Department of Paediatrics, Erasmus MC - Sophia, Rotterdam, the Netherlands.
PLoS One. 2016 Mar 10;11(3):e0150776. doi: 10.1371/journal.pone.0150776. eCollection 2016.
Respiratory syncytial virus (RSV) and influenza A viruses are known to cause severe acute respiratory tract infections (SARIs) in children. For other viruses like human rhinoviruses (HRVs) this is less well established. Viral or bacterial co-infections are often considered essential for severe manifestations of these virus infections.
The study aims at identifying viruses that may cause SARI in children in the absence of viral and bacterial co-infections, at identifying disease characteristics associated with these single virus infections, and at identifying a possible correlation between viral loads and disease severities.
Between April 2007 and March 2012, we identified children (<18 year) with or without a medical history, admitted to our paediatric intensive care unit (PICU) with SARI or to the medium care (MC) with an acute respiratory tract infection (ARTI) (controls). Data were extracted from the clinical and laboratory databases of our tertiary care paediatric hospital. Patient specimens were tested for fifteen respiratory viruses with real-time reverse transcriptase PCR assays and we selected patients with a single virus infection only. Typical bacterial co-infections were considered unlikely to have contributed to the PICU or MC admission based on C-reactive protein-levels or bacteriological test results if performed.
We identified 44 patients admitted to PICU with SARI and 40 patients admitted to MC with ARTI. Twelve viruses were associated with SARI, ten of which were also associated with ARTI in the absence of typical bacterial and viral co-infections, with RSV and HRV being the most frequent causes.
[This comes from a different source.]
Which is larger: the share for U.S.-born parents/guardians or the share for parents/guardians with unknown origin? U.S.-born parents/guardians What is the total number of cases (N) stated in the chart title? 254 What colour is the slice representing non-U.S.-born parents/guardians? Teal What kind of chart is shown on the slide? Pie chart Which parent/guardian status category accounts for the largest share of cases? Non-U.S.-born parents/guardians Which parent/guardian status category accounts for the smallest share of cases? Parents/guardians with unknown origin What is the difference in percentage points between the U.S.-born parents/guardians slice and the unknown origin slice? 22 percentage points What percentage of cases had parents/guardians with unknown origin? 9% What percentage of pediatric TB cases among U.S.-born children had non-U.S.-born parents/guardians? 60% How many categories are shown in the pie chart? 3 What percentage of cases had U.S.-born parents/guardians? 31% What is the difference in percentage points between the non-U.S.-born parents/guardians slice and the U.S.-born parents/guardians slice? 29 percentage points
Viral loads were not different between PICU-SARI patients and MC-ARTI patients.
Both SARI and ARTI may be caused by single viral pathogens in previously healthy children as well as in children with a medical history. No relationship between viral load and disease severity was identified.
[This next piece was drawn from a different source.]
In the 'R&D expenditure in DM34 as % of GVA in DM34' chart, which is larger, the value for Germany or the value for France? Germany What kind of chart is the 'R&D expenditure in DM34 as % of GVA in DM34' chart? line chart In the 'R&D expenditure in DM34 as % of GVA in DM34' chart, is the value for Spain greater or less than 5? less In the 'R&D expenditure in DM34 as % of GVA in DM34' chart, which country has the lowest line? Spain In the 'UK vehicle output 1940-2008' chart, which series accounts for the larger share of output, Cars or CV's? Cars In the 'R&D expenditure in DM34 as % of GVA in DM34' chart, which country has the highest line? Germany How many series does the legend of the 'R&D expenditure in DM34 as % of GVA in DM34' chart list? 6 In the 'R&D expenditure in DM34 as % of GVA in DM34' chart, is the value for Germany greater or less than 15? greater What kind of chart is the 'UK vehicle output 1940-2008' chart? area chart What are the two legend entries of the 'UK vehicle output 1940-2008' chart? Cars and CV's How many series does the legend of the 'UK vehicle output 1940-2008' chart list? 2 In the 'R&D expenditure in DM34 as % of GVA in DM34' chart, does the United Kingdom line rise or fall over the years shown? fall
呼吸道合胞病毒(RSV)和甲型流感病毒已知可导致儿童严重急性呼吸道感染(SARI)。对于其他病毒,如人鼻病毒(HRV),这一点尚不明确。病毒或细菌合并感染通常被认为是这些病毒感染出现严重症状的必要条件。
本研究旨在确定在不存在病毒和细菌合并感染的情况下可能导致儿童SARI的病毒,确定与这些单一病毒感染相关的疾病特征,并确定病毒载量与疾病严重程度之间的可能相关性。
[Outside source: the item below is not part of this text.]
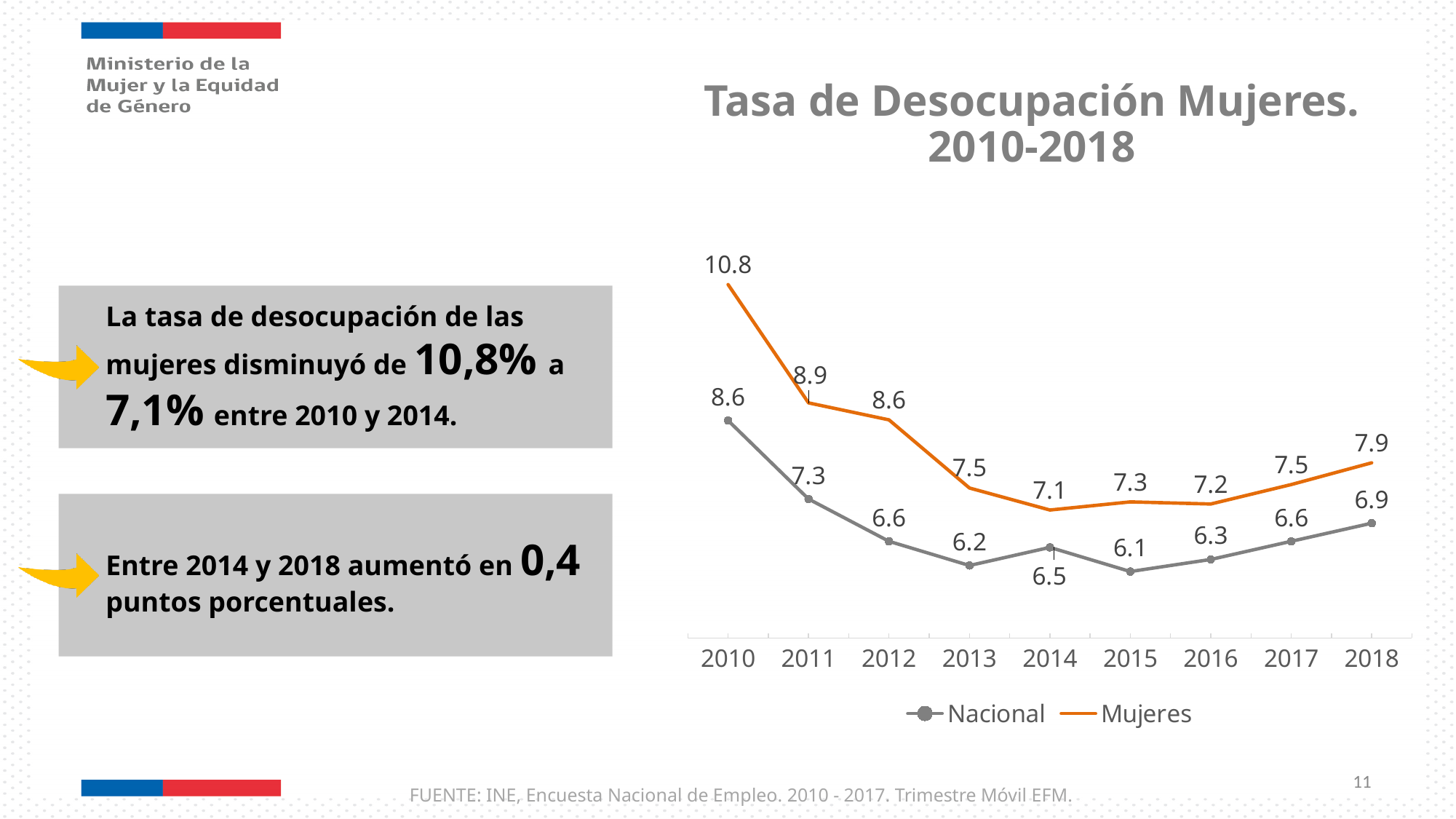
What is the value for Nacional in 2015? 6.1 What is the difference between the Mujeres and Nacional values in 2010? 2.2 In which year is the Mujeres series at its lowest? 2014 How many years are plotted on the x axis? 9 How many series does the legend list? 2 What is the value for Mujeres in 2018? 7.9 In which year is the Nacional series at its highest? 2010 What colour is the Mujeres line? Orange What is the value for Mujeres in 2010? 10.8 Which series has the larger value in 2013, Nacional or Mujeres? Mujeres What type of chart is shown on the slide? Line chart Does the Mujeres series rise or fall between 2010 and 2014? Fall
在2007年4月至2012年3月期间,我们确定了入住我们儿科重症监护病房(PICU)患有SARI或入住中级护理病房(MC)患有急性呼吸道感染(ARTI)(对照组)的有或无病史的儿童(<18岁)。数据从我们三级护理儿科医院的临床和实验室数据库中提取。用实时逆转录聚合酶链反应检测患者标本中的15种呼吸道病毒,我们仅选择单一病毒感染的患者。如果进行了检测,根据C反应蛋白水平或细菌学检测结果,典型的细菌合并感染不太可能导致入住PICU或MC。
我们确定了44例入住PICU患有SARI的患者和40例入住MC患有ARTI的患者。12种病毒与SARI相关,其中10种在不存在典型细菌和病毒合并感染的情况下也与ARTI相关,RSV和HRV是最常见的病因。PICU-SARI患者和MC-ARTI患者的病毒载量没有差异。
在既往健康的儿童以及有病史的儿童中,SARI和ARTI都可能由单一病毒病原体引起。未发现病毒载量与疾病严重程度之间的关系。